The boy has a gastrostomy. I'm no doctor, but this is our experience of one.
What is it?
A gastrostomy is a surgical opening through the tummy wall into the stomach. A feeding device is inserted through this opening into the stomach. This allows the boy to be fed directly into his stomach, bypassing the mouth and throat.
Why have it?
People who have difficulties feeding can have a gastrostomy. There are a number of reasons why someone might have difficulties feeding. But the boy's reason is that he has no swallow, which increases the chance that food will go into his lungs (aspiration) rather than his tummy.
Are they all the same?
No. There are lots of different types. The boy has a Percutaneous Endoscope Gastrostomy or PEG. Bascially, this is a plastic tube which comes out of a cut (stoma) in his tummy. Inside it is held in place by a plastic disk. Outside, there is a triangular piece of plastic with a clip to encourage it to lie flat and to stop it going back in the tummy. And it has a small plastic clamp to stop stomach contents dribbling out. It is supposed to last for about 18 months but the boy's had his for two years.
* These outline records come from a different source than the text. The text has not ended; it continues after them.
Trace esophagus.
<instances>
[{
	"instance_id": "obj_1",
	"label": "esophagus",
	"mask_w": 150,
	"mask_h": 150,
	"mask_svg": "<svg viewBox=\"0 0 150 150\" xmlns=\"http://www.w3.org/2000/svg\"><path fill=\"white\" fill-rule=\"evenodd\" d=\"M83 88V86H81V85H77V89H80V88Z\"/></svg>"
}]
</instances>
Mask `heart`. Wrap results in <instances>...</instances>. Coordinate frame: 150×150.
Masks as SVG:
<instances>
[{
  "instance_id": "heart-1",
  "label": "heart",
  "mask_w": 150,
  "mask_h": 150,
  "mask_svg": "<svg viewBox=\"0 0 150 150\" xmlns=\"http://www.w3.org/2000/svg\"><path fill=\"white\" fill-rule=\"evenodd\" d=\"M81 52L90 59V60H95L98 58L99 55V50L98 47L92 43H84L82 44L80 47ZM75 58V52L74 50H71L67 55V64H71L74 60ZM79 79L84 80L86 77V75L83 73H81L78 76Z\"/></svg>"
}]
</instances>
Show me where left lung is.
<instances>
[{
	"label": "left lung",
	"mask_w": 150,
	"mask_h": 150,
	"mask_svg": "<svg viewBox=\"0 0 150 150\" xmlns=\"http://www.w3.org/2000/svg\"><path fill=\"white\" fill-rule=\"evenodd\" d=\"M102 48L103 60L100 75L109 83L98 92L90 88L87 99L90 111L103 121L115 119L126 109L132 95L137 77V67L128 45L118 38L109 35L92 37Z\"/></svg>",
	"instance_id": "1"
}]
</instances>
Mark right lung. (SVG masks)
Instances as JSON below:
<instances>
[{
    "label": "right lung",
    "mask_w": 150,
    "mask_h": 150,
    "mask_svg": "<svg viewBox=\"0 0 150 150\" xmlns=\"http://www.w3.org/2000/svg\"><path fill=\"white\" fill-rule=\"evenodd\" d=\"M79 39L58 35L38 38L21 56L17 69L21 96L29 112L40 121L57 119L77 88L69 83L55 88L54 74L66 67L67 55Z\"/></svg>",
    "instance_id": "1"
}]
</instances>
Anything special about the boy's?
But of course. Nothing's strightforward for him. They were worried about vomiting during chemo. So, to reduce the risk he had a large tube (for his size) inserted. That meant that they could then insert another smaller tube into the PEG which goes through his stomach and into the intestines (jejunostomy). Inserting the second tube is a fiddly process involving guided radiography - like a permanent x-ray allowing the operator watch a screen showing his tummy whilst feeding the tube in, to check that the second tube was going out of the stomach and not coiling up inside.
The end of the tube then has a special Y-shaped adaptor to separate out access to both tubes. He gets all his feed and medicines this way, including oral chemo.
What about gastro care?
It's pretty simple to care for. Plain soap and water most of the time. And washing the tube and where it goes into his tummy is part of his normal bathtime routine.
To get feed or medicines through the gastro tube can be done using a syringe or pump. Apart from usual clean hands procedures, there's nothing in particular to do. But the jejunostomy is a different matter. As everything put through it bypasses the stomach any bacteria or whatever doesn't get dealt with by the body. So every access needs hands to be thoroughly washed, the access port to be cleaned with an anti-bacterial wipe and sterile syringes or feeding sets.
Disclaimer: for proper info about gastros talk to a doctor. Don't just take advice from the Internet.